Ember was too quiet. It was like nothing was going on inside his head; he never offered opinions or asked many questions, and never made decisions on his own. This wasn't lost on Pride. He had his singular spikes of impossible attention, where he'd focus on something to the neglect of all else, but he never seemed... unhealthy, or unhappy. He still ate, drank, slept; he kept himself clean, at least for a child. But was he happy..? Why was he so quiet?
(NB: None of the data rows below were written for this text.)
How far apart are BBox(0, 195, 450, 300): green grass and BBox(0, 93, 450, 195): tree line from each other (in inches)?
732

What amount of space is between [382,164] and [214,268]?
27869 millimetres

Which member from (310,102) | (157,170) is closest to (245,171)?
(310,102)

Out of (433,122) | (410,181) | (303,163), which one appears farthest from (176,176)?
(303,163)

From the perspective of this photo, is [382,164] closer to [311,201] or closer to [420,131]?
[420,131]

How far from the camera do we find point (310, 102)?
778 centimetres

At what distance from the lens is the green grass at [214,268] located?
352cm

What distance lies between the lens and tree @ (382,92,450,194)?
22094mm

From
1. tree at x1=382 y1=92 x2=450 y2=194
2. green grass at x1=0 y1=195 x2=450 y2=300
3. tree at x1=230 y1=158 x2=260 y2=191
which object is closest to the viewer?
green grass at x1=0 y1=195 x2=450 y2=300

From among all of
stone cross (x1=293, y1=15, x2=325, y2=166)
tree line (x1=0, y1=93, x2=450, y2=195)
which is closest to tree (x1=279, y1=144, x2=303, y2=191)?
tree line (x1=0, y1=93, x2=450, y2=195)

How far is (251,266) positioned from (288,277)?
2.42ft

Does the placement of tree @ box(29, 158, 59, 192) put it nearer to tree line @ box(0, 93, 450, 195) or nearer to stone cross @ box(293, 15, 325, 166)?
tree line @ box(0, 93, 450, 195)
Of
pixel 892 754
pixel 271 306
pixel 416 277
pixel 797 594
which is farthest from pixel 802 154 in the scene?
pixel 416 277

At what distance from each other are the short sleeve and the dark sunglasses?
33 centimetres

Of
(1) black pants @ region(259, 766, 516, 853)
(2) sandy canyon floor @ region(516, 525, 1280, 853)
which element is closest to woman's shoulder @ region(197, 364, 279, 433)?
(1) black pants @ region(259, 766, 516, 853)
The stag glanced down and back, and considered; he'd need to find a way, he decided, to try and coax a little more out of the pup. Just to make sure that he was okay. For now, though, he pushed his mind to the 'story.'
Long ago, the wolf--unbeknownst to Pride--had reflected that the white stag was rather self-absorbed. It wasn't something that had bothered Fireheart. Pride had answered his questions readily, after all. It was just that Pride hadn't asked all that much, in turn, bar his own age. This self-centered-ness, as accidental as it had been, left Pride with only fleeting impressions of the wolf--no real intimate information to pass on to the only child that would ever come of him. He had to fall back on what he did know, but--very belatedly--he was finally reflecting, realizing, that maybe he should've gotten to know the wolf a little better.
Again belatedly, Pride realized that perhaps he should have gone to Dragon--not Dread--to revive Fireheart's stone. The alligator had, after all, taught Fireheart a lot of what he'd known, and there'd been a connection there. The thought kept him silent, for a moment, as they walked.